§ Problema proposto 1: Altere os registros da linha com "Looking at the options" até a linha com "What distance from the camera", reescrevendo essas linhas com "granite countertop" substituído por "marble countertop" e todo o restante inalterado. Não inclua as imagens na resposta.

§ Trecho da fonte:
▬▬▬▬▬▬▬▬▬▬

Muito se tem discutido sobre a emissão da Nota Fiscal de Serviço Eletrônica (NFS-e), especialmente diante da obrigatoriedade de adequação ao padrão nacional a partir de janeiro de 2026.
Atualmente, a NFS-e representa um dos maiores desafios para empresas prestadoras de serviço, em razão da ausência de padronização: cada município possui seu próprio layout, o que dificulta o desenvolvimento de soluções unificadas e eleva os custos operacionais.
Com a reforma tributária, espera-se a unificação dos documentos fiscais. No entanto, esse processo será gradual, e a NFS-e não será padronizada de forma imediata em todos os entes federativos.
A Lei Complementar nº 214/2025, no seu art. 62, estabelece que a União, os Estados, o Distrito Federal e os Municípios deverão:
- Adaptar os sistemas autorizadores e emissores à estrutura padronizada da NFS-e, de forma a permitir a declaração dos dados necessários à apuração do IBS e da CBS;
- Compartilhar os documentos fiscais eletrônicos com o ambiente nacional de uso comum, administrado pelo Comitê Gestor do IBS e pelas administrações tributárias dos entes federativos.
A partir de 1º de janeiro de 2026, os Municípios e o Distrito Federal deverão:
- Autorizar a emissão da NFS-e no padrão nacional, diretamente no ambiente nacional, ou utilizar sistema próprio, desde que compatível e compartilhado com a plataforma nacional;
- Compartilhar o conteúdo de outras declarações eletrônicas com o ambiente nacional.
O não cumprimento dessa obrigação resultará em sanções severas, incluindo a suspensão das transferências voluntárias da União.

▬▬▬▬▬▬▬▬▬▬

§ Dados a utilizar:
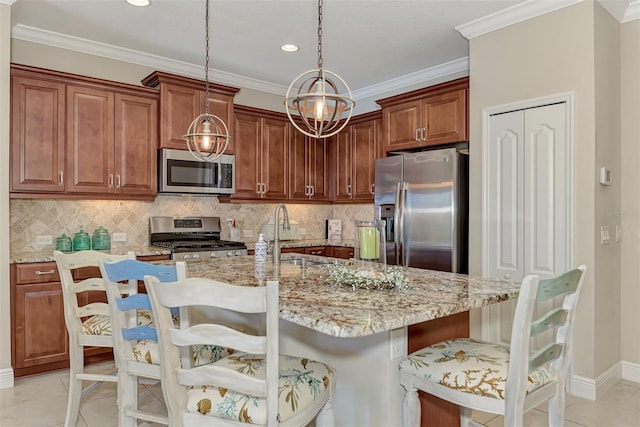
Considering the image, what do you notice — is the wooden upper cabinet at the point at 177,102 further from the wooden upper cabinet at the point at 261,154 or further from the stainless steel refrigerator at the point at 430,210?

▬▬▬▬▬▬▬▬▬▬

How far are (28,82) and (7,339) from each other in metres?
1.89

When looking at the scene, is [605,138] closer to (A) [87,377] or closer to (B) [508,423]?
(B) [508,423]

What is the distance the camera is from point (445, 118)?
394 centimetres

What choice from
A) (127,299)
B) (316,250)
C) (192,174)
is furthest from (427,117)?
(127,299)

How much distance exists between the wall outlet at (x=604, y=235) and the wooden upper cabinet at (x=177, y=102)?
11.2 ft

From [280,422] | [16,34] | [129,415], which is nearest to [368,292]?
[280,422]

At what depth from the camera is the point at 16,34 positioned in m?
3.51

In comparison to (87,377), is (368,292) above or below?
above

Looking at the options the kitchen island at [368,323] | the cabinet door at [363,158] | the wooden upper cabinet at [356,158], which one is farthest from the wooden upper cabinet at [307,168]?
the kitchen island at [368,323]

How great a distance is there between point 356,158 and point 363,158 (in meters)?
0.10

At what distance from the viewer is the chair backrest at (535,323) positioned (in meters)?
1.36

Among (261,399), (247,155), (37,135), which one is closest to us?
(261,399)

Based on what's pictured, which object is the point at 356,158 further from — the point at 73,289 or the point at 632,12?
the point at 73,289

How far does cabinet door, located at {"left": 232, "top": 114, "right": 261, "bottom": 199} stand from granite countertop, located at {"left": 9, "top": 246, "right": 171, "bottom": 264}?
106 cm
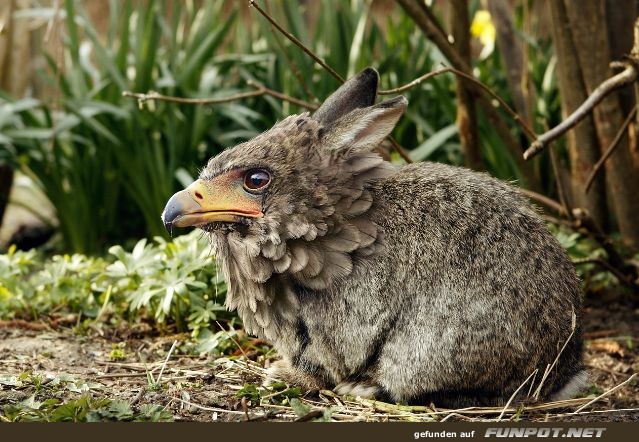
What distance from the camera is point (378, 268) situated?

▬▬▬▬▬▬▬▬▬▬

§ Problema proposto 2: Reproduza fielmente o trecho do texto sobre a NFS-e de "Atualmente, a NFS-e" a "todos os entes federativos.".

§ Resolução 1:
Looking at the options the kitchen island at [368,323] | the cabinet door at [363,158] | the wooden upper cabinet at [356,158], which one is farthest from the wooden upper cabinet at [307,168]?
the kitchen island at [368,323]

How great a distance is there between point 356,158 and point 363,158 (in meters)?
0.10

At what distance from the viewer is the chair backrest at (535,323) positioned (in meters)?
1.36

Among (261,399), (247,155), (37,135), which one is closest to us?
(261,399)

Based on what's pictured, which object is the point at 356,158 further from — the point at 73,289 or the point at 632,12?
the point at 73,289

How far does cabinet door, located at {"left": 232, "top": 114, "right": 261, "bottom": 199} stand from marble countertop, located at {"left": 9, "top": 246, "right": 171, "bottom": 264}?
106 cm
What distance from the camera is point (378, 268) situated?

§ Resolução 2:
Atualmente, a NFS-e representa um dos maiores desafios para empresas prestadoras de serviço, em razão da ausência de padronização: cada município possui seu próprio layout, o que dificulta o desenvolvimento de soluções unificadas e eleva os custos operacionais.
Com a reforma tributária, espera-se a unificação dos documentos fiscais. No entanto, esse processo será gradual, e a NFS-e não será padronizada de forma imediata em todos os entes federativos.